Heather Todd, who had come up to them, caught Hamish’s last remark. Her eyes bored insolently into his. “Good heavens,” she said, “where did Jane pick you up?”

“In Lochdubh, on the mainland,” said Hamish amiably.

Heather’s voice was Glaswegian, although it would take a practised ear to register the tact. Among the middle classes of Glasgow it had become unfashionable to try to affect an English accent, the painful result of that effort usually coming out as what was damned not so long ago as Kelvinside, the name of one of the posher areas, where glass came out as ‘gless’ and path as ‘peth’. The new generation of middle-aged, middle-class snobs affected a transatlantic drawl (“I godda go’) but occasionally throwing in a few chosen words of Scottish dialect to show they were of the people, there being nothing more snobbish than a left-wing Glaswegian who longed for the days when that city was a dump of slums and despair instead of having its present successful image.

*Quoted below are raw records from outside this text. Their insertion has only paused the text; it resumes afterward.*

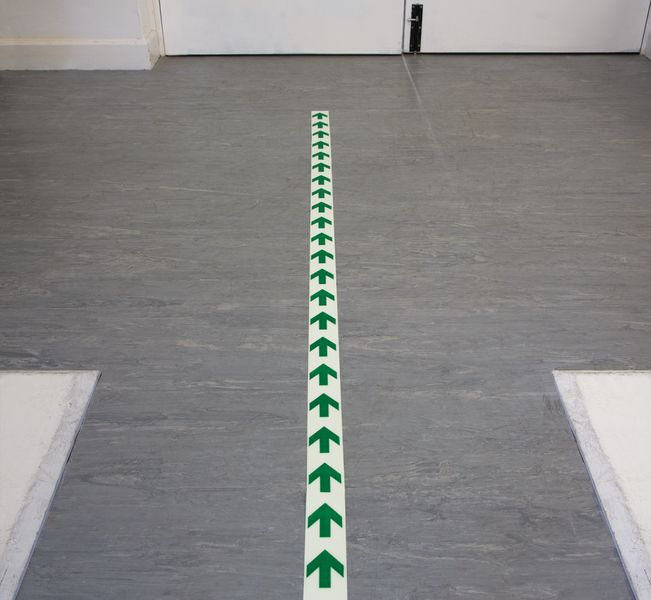 P / Lum Floor Tape Green Iso Arrow 50mm x 10M Tapes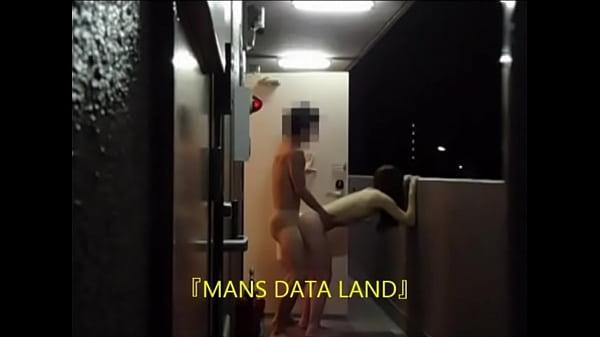 マンションの廊下に隠しカメラを設置して彼女と玄関に出て露出セックス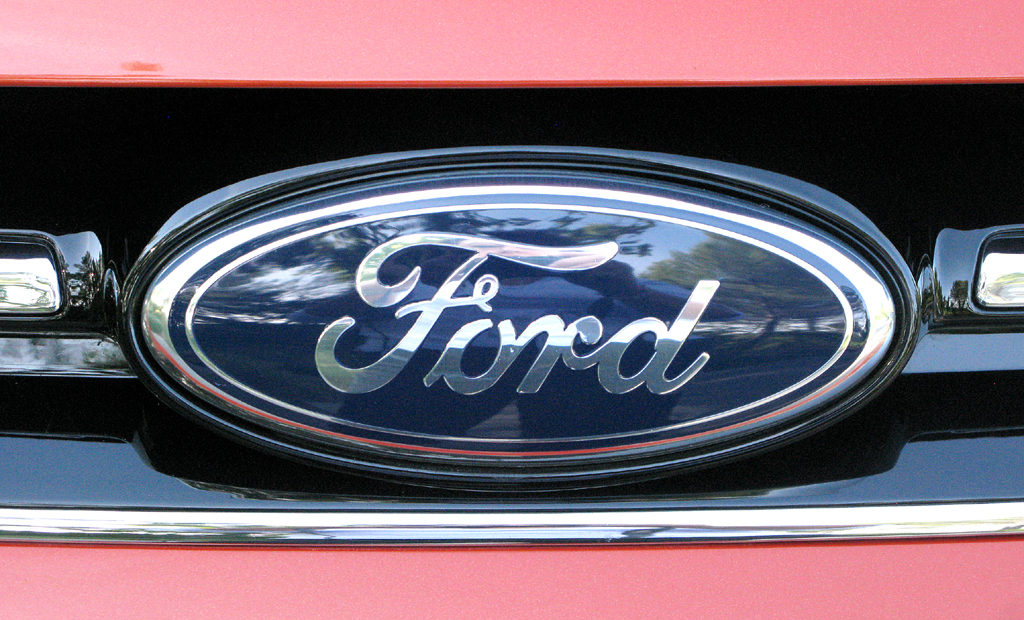 Ford C-Max: Das ovale Markenlogo sitzt in der oberen Kühlergrillleiste.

These same snobs talked about ‘the workers’ and their rights frequently, but made sure they never knew one, short of indulgently telling some barman when they were slumming to “buy that wee fellow in the cap a drink.”

“Do you realise what you and your like are doing?” demanded Heather.

“No, tell me.” Hamish looked around, wondering whether he could ask Jane to relent and fetch him a cup of tea. There did not seem to be any staff.

“Covering the Highlands with those ghastly conifers, and all so that rich yuppies in England can get a tax shelter.”

“Forestry is no longer a tax shelter,” pointed out Hamish.

“There arnae that many jobs in the Highlands, and forestry’s a blessing.”

“Well, that’s not the way I see it,” said Heather, casting her eyes about her to draw an audience from the rest. “The massacre of the flow country in Sutherland, the damage to the environment…” Her hectoring voice went on and on.

Hamish did not like the dreary new pine forests that covered the north of Scotland, but someone like Heather always made him feel like defending them.

“I’ll find you a cup of tea,” said Harriet’s voice at his ear, and she tugged at his sleeve. They slipped quietly away while Heather continued her lecture, her eyes half-closed so that she could better enjoy the sound of her own voice, which went on and on.